Jul 26 21

Today’s Preparations for Tomorrow’s Problems


Often, I speak of the blessings I receive from reading the daily devotionals in TableTalk magazine. The magazine is available by subscription, but if you didn’t know, you may also read the articles and devotionals free of charge at tabletalkmagazine.com. They are nicely formatted for mobile devices or for reading on your computer. Although I receive a printed magazine, I generally read them from my iPad.

            I mention this again today because of a thought provoking article at the end of July. The title was “God Doesn’t Tell Us Everything.” The Bible does not tell us everything, but it does tell us what God wants us to know. The article spoke of Abraham’s life and how God made him a promise of a family that was not fulfilled for many years. In those years, God did not speak to Abraham often—at least the Bible does not tell us He did. Through long stretches of Abraham’s life, God said nothing to him, leaving Abraham to hold on to the promise not knowing how God would fulfill it.

            The same is true in Jacob’s life. He was told that Joseph his favorite son was dead. It wasn’t until more than two decades later that Jacob learned Joseph was alive. We wonder why God did not tell Jacob sooner but let him live in sorrow. We only know God doesn’t tell us everything. God is not concerned with how quickly or slowly He reveals Himself. His timetable is not ours. He will tell us in His good timing and at the right time.

            None of the things that will happen to you are revealed in advance.
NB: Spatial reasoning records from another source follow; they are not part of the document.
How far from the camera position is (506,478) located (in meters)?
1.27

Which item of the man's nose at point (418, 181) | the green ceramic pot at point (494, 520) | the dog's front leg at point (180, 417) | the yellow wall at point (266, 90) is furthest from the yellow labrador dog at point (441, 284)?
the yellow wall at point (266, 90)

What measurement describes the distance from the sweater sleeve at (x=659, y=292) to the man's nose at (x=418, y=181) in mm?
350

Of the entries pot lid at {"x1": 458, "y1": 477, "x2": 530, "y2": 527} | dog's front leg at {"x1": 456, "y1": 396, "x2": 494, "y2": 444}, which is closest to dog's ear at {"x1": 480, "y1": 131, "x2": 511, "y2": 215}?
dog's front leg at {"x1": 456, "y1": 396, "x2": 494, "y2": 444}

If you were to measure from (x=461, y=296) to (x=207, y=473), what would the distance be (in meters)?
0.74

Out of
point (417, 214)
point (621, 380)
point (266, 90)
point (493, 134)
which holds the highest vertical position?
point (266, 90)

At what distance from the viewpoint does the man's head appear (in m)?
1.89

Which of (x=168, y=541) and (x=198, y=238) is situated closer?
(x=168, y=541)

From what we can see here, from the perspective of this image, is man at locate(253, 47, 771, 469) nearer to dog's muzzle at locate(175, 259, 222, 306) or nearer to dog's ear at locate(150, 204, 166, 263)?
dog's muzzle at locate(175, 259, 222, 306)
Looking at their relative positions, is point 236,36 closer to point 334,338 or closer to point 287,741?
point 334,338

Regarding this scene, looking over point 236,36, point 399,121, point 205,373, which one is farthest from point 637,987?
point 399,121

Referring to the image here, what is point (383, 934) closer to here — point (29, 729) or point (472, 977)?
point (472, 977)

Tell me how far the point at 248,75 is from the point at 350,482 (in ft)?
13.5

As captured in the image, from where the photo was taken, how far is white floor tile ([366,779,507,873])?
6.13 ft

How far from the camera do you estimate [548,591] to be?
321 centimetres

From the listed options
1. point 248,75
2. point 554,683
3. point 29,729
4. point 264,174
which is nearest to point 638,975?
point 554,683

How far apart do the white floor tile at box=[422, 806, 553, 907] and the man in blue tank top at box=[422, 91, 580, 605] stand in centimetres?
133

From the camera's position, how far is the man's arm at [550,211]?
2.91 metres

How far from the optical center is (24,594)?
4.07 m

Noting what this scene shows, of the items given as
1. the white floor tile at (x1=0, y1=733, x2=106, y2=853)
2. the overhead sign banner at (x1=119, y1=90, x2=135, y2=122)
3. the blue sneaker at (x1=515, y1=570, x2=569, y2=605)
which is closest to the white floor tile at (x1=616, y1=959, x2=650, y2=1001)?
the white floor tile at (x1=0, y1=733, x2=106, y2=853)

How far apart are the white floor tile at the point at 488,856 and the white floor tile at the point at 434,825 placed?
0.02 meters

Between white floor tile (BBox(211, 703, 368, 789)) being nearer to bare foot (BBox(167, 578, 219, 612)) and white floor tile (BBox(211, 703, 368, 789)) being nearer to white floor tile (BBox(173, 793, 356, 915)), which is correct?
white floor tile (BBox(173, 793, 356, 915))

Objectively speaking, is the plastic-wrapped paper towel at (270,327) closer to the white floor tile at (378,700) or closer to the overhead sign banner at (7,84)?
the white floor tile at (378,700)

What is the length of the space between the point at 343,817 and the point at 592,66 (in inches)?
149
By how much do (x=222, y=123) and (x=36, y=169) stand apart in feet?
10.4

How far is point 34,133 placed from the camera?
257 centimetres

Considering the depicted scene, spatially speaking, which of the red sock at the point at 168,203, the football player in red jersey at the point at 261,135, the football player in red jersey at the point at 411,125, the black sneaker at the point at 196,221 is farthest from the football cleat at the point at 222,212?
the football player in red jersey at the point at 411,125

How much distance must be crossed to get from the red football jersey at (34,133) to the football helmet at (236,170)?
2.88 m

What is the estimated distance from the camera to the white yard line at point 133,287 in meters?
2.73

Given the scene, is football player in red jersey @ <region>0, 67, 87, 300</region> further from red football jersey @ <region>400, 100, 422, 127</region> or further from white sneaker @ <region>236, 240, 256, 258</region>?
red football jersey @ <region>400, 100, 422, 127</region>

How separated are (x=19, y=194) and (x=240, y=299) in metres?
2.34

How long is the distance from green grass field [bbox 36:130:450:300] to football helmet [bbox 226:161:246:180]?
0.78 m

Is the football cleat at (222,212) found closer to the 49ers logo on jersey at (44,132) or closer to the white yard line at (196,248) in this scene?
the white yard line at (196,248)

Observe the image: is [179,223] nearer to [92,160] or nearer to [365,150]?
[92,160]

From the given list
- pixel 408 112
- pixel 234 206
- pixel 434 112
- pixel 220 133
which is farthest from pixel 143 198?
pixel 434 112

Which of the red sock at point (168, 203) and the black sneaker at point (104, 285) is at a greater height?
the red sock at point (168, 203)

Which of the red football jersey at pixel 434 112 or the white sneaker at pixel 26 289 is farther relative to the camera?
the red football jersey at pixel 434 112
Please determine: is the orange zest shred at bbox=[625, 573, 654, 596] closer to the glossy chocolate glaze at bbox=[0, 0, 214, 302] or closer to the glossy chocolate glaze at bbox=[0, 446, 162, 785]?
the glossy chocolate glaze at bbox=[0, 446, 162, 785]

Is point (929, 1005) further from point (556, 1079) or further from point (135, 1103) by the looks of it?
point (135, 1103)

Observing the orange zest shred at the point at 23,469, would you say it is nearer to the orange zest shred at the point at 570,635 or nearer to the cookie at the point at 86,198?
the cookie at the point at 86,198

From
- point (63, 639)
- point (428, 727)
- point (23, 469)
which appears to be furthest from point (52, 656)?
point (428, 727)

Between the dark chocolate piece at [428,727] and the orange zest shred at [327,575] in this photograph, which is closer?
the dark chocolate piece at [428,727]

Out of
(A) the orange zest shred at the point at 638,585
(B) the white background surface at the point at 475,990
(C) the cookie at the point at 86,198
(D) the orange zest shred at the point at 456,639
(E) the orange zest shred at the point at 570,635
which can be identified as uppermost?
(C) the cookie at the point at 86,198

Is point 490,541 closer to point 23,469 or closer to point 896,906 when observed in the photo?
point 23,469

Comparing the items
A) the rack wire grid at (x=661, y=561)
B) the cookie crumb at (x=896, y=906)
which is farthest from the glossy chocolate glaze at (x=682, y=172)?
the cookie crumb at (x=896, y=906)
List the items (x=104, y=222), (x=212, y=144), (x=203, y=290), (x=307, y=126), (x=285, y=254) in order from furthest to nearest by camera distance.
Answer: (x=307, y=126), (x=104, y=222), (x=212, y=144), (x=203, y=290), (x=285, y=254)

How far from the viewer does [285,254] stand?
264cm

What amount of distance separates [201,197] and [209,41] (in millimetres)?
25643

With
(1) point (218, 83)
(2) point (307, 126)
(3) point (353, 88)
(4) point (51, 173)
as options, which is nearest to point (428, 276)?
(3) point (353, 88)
Even a mother’s pregnancy, though it is according to the time of life, does not tell us whether the child will bring joy or sorrow. The nine months of pregnancy might show us in some ways how God deals with us. Our experiences during the gestation period are there for our learning and for God to prepare us for what comes later. Whatever good or bad, we would not endure them or enjoy them if not made ready during the waiting period.

            If God should tell you He will make you rich, would you be as frugal or diligent as you are now? If He should tell you your life will become nearly unbearable, would you still live in the hope you have now? The timing from God’s standpoint is critical because He knows every step you take and how to best get you from one place in life to the next.

            While I have added and interpreted the article in my own way in these last paragraphs, the article ended with this statement: “We don’t know all that God is doing. Perhaps He will work a miracle, as He did in opening Sarah’s womb. Perhaps He will simply send us news, as He did with Jacob. Perhaps He is doing something we never could have expected—something that’s according to His own counsel, something that would surprise and delight us entirely. We have reason to believe that the Lord might enjoy working in that way. After all, He sent us His Son. He gave us His Spirit. Who could have expected such extravagant love? God doesn’t tell us everything, but He tells us enough, and He surprises us with His mercies.”

            I know this to be true. My association with Berean fits the point of the article perfectly. My preparations were in process long before I became pastor. Events in the lives of others were essential to make circumstances favorable that I should become your pastor. God knows all these contingencies and works them ultimately for His purposes. Perhaps you can survey your life to see how painful experiences or joyful ones have worked differently than you might suppose. You didn’t know how God was shaping you for where you are now. God must not tell you until He is ready—and you are ready through His divine providence.

            At this moment we are going through processes that are preparing for another day, another event that you might not be ready for should God reveal it too early. Trust God that He will do what He promises. He works all things for your good.